Wisconsin State Farmer
Elkhorn High School student Leo Ehlen prepares a milking machine for use while helping out on his family's farm in Elkhorn, WI. Elkhorn High School has one of the most prestigious agriculture programs in the country.

JANESVILLE, WI (AP) - A farming organization in Wisconsin is teaching children about agriculture in the classroom in the hopes of recruiting and retaining younger farmers.

Sheila Everhart, the Rock County coordinator for the Wisconsin Farm Bureau's Ag in the Classroom program, told The Janesville Gazette  her goal is to educate kids about where their food comes from and introduce them to career opportunities in agriculture. She said she wants her lessons to appeal to all students, not just those with farming backgrounds.

The average age of Wisconsin farmers has crept steadily upward over the past few decades. A typical farmer was 48 years old in 1982. The average Wisconsin farmer was 56 in 2012, the most recent U.S. Department of Agriculture Census.

The average Wisconsin farmer was 56 in 2012

Cattle and beef farmer Vaughn Johnson sometimes works with Everhart during Ag in the Classroom events to teach kids about farming. He said whether the students understand his message usually depends on where the school is located. He said students are more familiar with agriculture in rural areas, but that engaging kids is much more difficult when he visits classrooms in Janesville or Beloit.

While guest speakers can give students a real-life example of a longtime farmer, it's a fleeting presentation.
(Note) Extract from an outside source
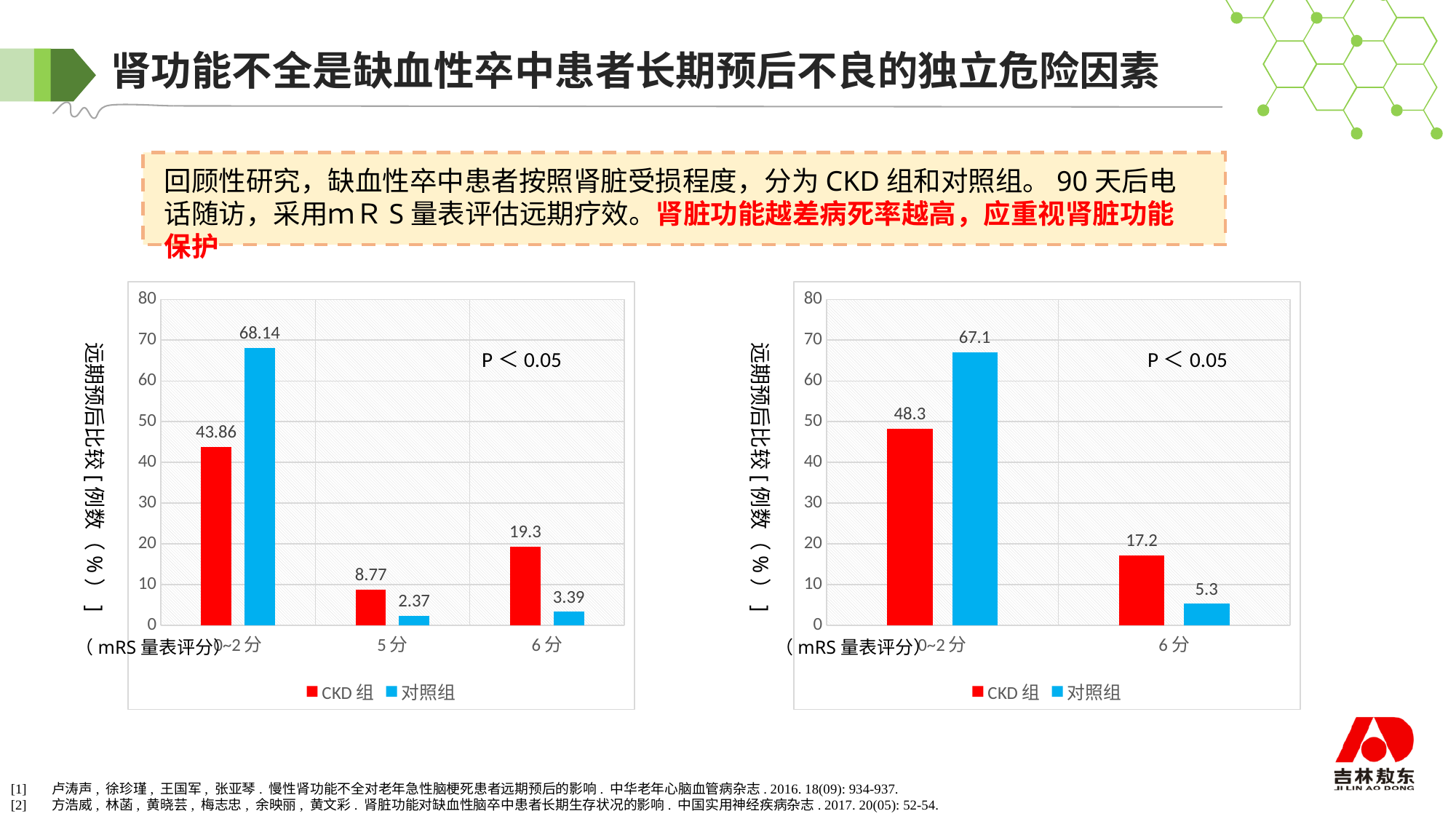
In the left chart, what is the difference between 对照组 and CKD 组 at 0~2 分? 24.28 How many series does the legend of the right chart list? 2 In the left chart, what is the value for CKD 组 at 0~2 分? 43.86 How many categories are shown on the x axis of the left chart? 3 In the left chart, which category has the highest value for 对照组? 0~2 分 In the left chart, what is the value for 对照组 at 5 分? 2.37 In the right chart, what is the value for 对照组 at 6 分? 5.3 What type of chart is the left chart? Bar chart In the left chart, which category has the lowest value for CKD 组? 5 分 In the right chart, which series has the larger value at 0~2 分, CKD 组 or 对照组? 对照组 In the right chart, what is the value for CKD 组 at 0~2 分? 48.3 In the right chart, what is the difference between CKD 组 and 对照组 at 6 分? 11.9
High school agriculture programs, such as those at Elkhorn High School, can make education a consistent part of a student's schedule.

David Kruse, Elkhorn's agricultural sciences instructor, said students need to get outside of the classroom and immerse themselves in the industry in order to understand agriculture's many career opportunities.

"When students think of their career options, they're familiar with careers on TV or their parents' careers," Kruse said. "We don't understand stuff if we're looking through windows or magazines."